Here comes the interesting part. If you want to delete an element for example (let’s take the second one) you only have to shift the pointer to the second element to the end of the pointer array.

semivector_deleted

Now if you want to access the “second” element in your vector you’re actually accessing the third element in your array, but the second pointer (you won’t spot the difference).

(that’s how the “vector” would look like after an insert)

semivector_inserted

So what is the benefit of this? Also easy: If you make an insert/erase you won’t have to shift the actual elements, instead of you are shifting the pointers to the elements. If you have a custom::vector you will see no improvement in performance compared to a std::vector (the performance will even get worse) since shifting int variable is as fast as shifting pointer. On the other hand if you got a custom::vector your performance will increase significant since shifting pointers is a lot faster than shifting std::strings.

Most likely you will ask now: If this is the holy grail of a container, why isn’t vector implemented that way?
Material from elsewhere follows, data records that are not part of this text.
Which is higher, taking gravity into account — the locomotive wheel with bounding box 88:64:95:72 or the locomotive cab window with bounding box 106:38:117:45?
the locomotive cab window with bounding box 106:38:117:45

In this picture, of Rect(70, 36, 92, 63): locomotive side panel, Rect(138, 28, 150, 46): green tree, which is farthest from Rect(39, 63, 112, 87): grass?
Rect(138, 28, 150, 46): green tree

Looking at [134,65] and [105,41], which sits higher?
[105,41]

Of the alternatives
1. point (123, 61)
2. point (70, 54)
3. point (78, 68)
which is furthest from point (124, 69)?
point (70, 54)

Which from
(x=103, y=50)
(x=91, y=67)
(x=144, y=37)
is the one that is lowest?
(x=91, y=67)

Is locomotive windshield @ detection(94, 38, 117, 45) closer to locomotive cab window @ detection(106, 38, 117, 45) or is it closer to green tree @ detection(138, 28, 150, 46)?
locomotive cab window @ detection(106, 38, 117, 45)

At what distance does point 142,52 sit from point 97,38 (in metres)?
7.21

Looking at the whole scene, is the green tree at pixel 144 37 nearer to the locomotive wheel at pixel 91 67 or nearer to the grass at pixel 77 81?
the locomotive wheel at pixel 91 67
Legit question. The answer is simple. This container has other flaws. Yes it is fast. But you pay the speed benefit by using more memory. On each element you add there comes a pointer to that element. Lets consider we have a 32 Bit system: If you have 200 elements with size 8 bytes we got 1600 bytes (+ ca 16 bytes for the actual std::vector object) for our std::vector. If we have 200 elements which 8 bytes in a custom::vector we will have 2400 Bytes of memory in use (if we consider a 32 bit pointer is 4 bytes). That’s a third more. I still like to use my custom container since in my opinion in the most cases the size difference won’t have to much of an impact since memory isn’t always the limiting factor. The standard container a build to be flexible and with things like embedded systems in mind. It’s not always the raw execution performance that matters.
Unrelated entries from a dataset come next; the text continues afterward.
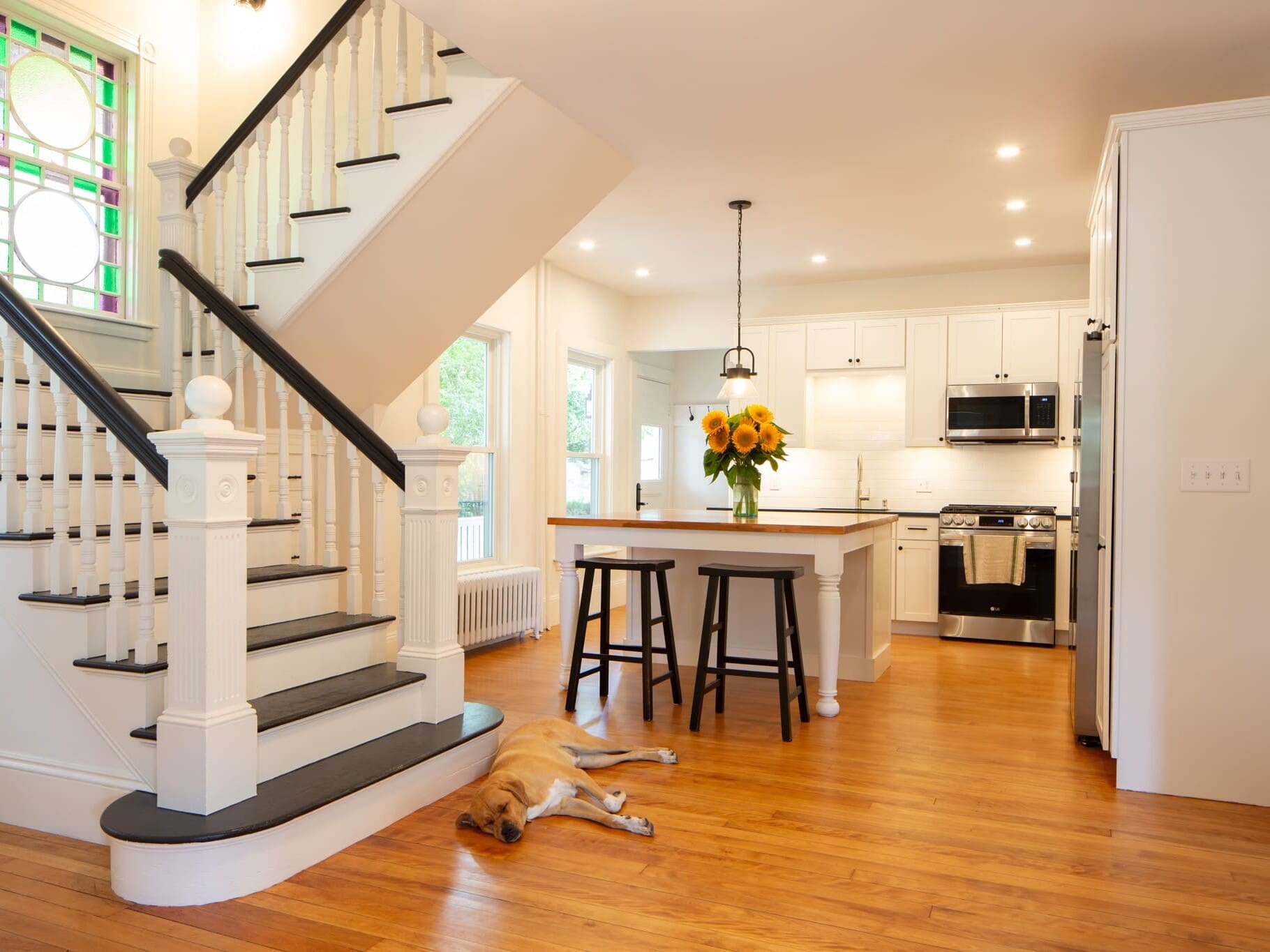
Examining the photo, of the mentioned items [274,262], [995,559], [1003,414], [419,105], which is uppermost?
[419,105]

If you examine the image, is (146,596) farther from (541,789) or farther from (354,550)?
(541,789)

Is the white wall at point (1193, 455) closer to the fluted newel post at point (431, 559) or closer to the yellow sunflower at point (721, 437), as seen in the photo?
the yellow sunflower at point (721, 437)

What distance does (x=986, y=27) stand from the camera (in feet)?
10.7

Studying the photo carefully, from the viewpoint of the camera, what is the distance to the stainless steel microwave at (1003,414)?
22.2 feet

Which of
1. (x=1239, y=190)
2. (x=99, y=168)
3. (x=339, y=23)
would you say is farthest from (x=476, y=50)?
(x=1239, y=190)

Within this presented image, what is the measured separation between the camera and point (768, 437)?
187 inches

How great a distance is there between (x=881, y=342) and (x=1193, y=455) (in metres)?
4.12

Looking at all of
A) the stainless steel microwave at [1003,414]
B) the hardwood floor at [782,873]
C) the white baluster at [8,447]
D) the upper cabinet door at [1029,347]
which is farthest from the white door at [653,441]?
the white baluster at [8,447]

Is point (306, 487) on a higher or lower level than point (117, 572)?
higher

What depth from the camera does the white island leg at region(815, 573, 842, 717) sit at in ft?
13.9

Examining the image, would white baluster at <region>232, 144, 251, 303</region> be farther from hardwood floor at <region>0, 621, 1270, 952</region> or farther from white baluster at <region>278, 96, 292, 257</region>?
hardwood floor at <region>0, 621, 1270, 952</region>

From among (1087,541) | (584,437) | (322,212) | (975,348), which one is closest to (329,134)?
(322,212)

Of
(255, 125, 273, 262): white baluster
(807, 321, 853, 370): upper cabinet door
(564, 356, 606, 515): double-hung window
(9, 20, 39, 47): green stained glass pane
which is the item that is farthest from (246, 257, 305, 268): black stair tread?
(807, 321, 853, 370): upper cabinet door

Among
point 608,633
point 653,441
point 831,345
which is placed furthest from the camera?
point 653,441
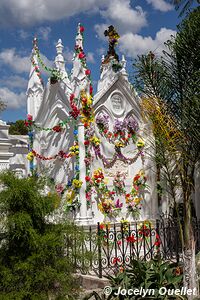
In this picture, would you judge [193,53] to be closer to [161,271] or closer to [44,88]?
[161,271]

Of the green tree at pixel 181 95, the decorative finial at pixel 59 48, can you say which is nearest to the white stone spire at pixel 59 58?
the decorative finial at pixel 59 48

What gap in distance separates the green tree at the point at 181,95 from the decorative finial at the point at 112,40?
4.50 m

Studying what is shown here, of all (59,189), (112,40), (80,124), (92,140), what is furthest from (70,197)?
(112,40)

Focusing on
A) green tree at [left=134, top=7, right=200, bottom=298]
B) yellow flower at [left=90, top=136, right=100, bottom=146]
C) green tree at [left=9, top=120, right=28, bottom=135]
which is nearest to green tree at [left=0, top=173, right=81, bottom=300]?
green tree at [left=134, top=7, right=200, bottom=298]

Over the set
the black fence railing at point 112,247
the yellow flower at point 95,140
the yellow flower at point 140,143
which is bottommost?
the black fence railing at point 112,247

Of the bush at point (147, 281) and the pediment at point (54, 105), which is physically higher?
the pediment at point (54, 105)

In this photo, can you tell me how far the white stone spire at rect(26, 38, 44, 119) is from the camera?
10969 millimetres

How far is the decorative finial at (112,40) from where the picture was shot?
10.3 meters

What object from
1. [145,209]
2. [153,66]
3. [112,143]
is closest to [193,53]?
[153,66]

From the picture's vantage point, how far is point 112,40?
34.0 feet

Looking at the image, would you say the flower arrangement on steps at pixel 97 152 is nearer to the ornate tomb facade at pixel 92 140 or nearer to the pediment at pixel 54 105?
the ornate tomb facade at pixel 92 140

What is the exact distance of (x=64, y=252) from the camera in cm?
525

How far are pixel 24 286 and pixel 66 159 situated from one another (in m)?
5.29

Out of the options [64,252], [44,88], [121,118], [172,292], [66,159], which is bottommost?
[172,292]
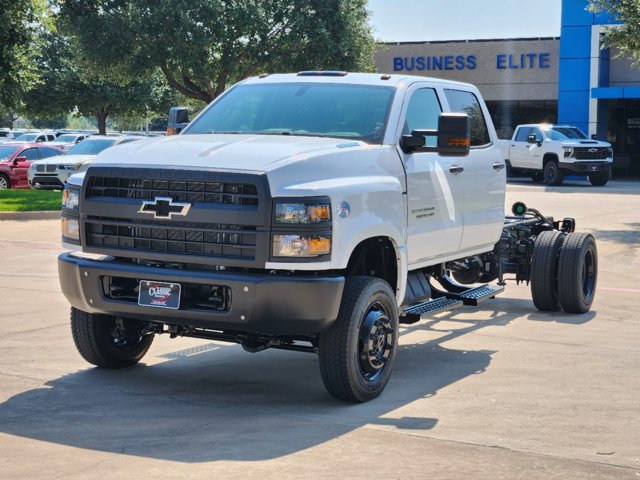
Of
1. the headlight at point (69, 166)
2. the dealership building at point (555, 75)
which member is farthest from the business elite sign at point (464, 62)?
the headlight at point (69, 166)

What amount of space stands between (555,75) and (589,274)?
39.3 meters

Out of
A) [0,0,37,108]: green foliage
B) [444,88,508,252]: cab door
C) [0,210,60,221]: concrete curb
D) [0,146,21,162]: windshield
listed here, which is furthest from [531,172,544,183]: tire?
[444,88,508,252]: cab door

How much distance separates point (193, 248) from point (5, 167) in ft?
84.3

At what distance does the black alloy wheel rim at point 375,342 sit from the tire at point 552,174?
99.4ft

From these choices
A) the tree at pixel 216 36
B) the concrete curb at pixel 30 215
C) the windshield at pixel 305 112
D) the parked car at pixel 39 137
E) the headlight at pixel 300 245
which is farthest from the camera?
the parked car at pixel 39 137

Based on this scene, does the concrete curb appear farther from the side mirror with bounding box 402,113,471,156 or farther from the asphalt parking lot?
the side mirror with bounding box 402,113,471,156

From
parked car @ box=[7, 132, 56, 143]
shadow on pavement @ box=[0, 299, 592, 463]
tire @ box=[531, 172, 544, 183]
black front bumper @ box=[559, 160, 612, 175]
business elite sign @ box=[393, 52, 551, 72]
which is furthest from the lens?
parked car @ box=[7, 132, 56, 143]

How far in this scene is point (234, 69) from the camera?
39500mm

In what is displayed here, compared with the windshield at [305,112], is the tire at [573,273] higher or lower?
lower

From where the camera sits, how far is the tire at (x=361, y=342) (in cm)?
686

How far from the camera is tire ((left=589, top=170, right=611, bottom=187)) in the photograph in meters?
37.2

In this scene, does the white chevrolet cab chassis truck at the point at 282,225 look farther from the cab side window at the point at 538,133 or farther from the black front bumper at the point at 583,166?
the cab side window at the point at 538,133

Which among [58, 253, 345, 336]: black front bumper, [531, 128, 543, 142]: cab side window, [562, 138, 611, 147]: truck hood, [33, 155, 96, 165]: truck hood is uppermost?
[531, 128, 543, 142]: cab side window

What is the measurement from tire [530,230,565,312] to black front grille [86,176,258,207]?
495cm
Well now I threw around with a load of claims and proofed nothing by now, funny aye? But this wouldn’t be fun if I hadn’t tested this at least a bit. (Just for those of you who are curious, no I won’t provide the code for my vector since I did some ugly thing down there which I want nobody to know about, sorry. But you are clever guys and I am pretty sure you will be able to implement this one yourself)

This test only shows the insert capabilities of this container, erasing won’t perform much different. The test is not perfect but it will give you a relation of numbers which will at least give you a feeling for the speed improvement.

here is the test code:

vector_test_code

and here comes the result:

vector_test_result

These results are in seconds, maybe I should have written that. The custom::vector (in my case mango::vector) inserts 100x faster (if you believe this test). That’s a number isn’t it? Well, reality seems a bit difference. The number will change, but in both directions. The bigger the elements in your vector are, the faster your custom::vector will get in relation to the std::vector. The smaller the elements are… well you got it I think.

The test was built in release with activated optimizations.

If you actually made an implementation for this custom container which is clean enough to share it with the world feel free to link it in a comment.